_The records_.
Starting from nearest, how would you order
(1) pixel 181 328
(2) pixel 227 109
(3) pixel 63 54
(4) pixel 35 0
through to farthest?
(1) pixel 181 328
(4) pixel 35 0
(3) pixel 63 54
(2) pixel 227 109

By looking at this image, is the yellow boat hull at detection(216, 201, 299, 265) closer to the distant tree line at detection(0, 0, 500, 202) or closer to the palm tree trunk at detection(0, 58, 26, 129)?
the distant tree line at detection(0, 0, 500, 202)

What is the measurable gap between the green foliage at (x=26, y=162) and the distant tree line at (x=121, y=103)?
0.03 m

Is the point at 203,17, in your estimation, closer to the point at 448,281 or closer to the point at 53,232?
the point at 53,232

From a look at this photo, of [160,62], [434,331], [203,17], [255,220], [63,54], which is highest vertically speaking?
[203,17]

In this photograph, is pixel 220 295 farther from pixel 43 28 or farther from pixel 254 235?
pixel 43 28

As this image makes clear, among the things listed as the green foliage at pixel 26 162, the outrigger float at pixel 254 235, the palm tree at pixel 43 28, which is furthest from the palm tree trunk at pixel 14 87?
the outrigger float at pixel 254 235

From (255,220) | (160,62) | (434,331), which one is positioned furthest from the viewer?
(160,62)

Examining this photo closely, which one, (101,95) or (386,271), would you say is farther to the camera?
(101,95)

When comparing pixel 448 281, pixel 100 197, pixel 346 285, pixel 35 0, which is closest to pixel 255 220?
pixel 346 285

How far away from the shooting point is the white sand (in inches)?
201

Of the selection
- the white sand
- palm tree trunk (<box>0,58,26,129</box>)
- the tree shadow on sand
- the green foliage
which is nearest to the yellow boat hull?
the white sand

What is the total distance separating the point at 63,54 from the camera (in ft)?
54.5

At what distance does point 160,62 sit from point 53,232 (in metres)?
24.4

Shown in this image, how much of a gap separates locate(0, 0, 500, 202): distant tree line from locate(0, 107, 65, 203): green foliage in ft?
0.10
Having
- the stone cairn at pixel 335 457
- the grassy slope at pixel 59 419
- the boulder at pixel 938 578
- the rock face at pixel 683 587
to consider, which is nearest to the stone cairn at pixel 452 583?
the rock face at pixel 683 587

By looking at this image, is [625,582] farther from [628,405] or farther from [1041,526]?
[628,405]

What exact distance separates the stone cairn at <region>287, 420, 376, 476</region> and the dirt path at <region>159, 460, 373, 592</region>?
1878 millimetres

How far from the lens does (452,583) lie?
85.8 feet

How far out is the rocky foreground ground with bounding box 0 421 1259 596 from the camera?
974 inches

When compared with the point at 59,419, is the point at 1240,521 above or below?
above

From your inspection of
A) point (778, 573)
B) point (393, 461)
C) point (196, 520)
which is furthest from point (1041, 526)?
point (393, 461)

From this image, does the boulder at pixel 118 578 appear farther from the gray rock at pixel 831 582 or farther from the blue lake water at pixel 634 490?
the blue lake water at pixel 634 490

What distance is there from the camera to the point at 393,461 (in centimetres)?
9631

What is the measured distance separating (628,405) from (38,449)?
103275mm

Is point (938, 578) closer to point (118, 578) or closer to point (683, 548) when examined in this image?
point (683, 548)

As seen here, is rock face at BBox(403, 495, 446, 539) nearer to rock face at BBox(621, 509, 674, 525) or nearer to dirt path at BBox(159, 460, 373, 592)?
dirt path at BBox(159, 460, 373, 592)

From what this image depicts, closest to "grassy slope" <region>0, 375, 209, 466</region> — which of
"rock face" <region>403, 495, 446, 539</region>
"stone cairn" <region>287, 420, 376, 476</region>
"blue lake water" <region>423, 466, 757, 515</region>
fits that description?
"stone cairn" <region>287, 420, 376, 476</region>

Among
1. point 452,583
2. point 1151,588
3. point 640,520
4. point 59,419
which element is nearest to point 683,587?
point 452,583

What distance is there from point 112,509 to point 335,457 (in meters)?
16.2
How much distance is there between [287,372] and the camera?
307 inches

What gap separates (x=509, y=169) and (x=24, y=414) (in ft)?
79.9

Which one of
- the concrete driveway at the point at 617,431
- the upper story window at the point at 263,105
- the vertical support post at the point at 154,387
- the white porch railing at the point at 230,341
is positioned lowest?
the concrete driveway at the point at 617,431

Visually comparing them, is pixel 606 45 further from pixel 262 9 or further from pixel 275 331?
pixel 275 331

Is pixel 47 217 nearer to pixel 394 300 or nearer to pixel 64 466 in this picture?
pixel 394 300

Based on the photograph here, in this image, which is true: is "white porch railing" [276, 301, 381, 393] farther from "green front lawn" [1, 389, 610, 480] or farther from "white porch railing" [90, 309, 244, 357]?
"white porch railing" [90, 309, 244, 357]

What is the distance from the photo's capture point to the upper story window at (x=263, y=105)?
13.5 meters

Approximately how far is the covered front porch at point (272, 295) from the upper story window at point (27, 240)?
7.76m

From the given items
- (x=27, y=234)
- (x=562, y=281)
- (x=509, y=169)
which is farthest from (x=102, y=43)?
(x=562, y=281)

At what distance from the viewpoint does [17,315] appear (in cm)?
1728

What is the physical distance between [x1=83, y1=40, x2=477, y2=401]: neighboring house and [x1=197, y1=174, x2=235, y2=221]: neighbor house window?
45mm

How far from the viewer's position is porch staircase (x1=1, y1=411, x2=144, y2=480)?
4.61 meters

_What to work on_.
From the line holding "Based on the" to the last line of the records, quote each line exactly and add nothing.

_Result for this exercise_.
Based on the photograph here, in this image, which is true: is "white porch railing" [276, 301, 381, 393] farther from "green front lawn" [1, 389, 610, 480] or farther from "white porch railing" [90, 309, 244, 357]?
"white porch railing" [90, 309, 244, 357]

What is the distance from the photo's capture point to the upper story window at (x=263, y=105)?
13.5 meters

Approximately how far is the covered front porch at point (272, 295) from the upper story window at point (27, 240)?
7.76m

From the given items
- (x=27, y=234)
- (x=562, y=281)
- (x=509, y=169)
which is farthest from (x=102, y=43)?
(x=562, y=281)

At what distance from the viewpoint does [17,315] appear (in cm)?
1728

What is the physical distance between [x1=83, y1=40, x2=477, y2=401]: neighboring house and [x1=197, y1=174, x2=235, y2=221]: neighbor house window?
45mm

How far from the viewer's position is porch staircase (x1=1, y1=411, x2=144, y2=480)?
4.61 meters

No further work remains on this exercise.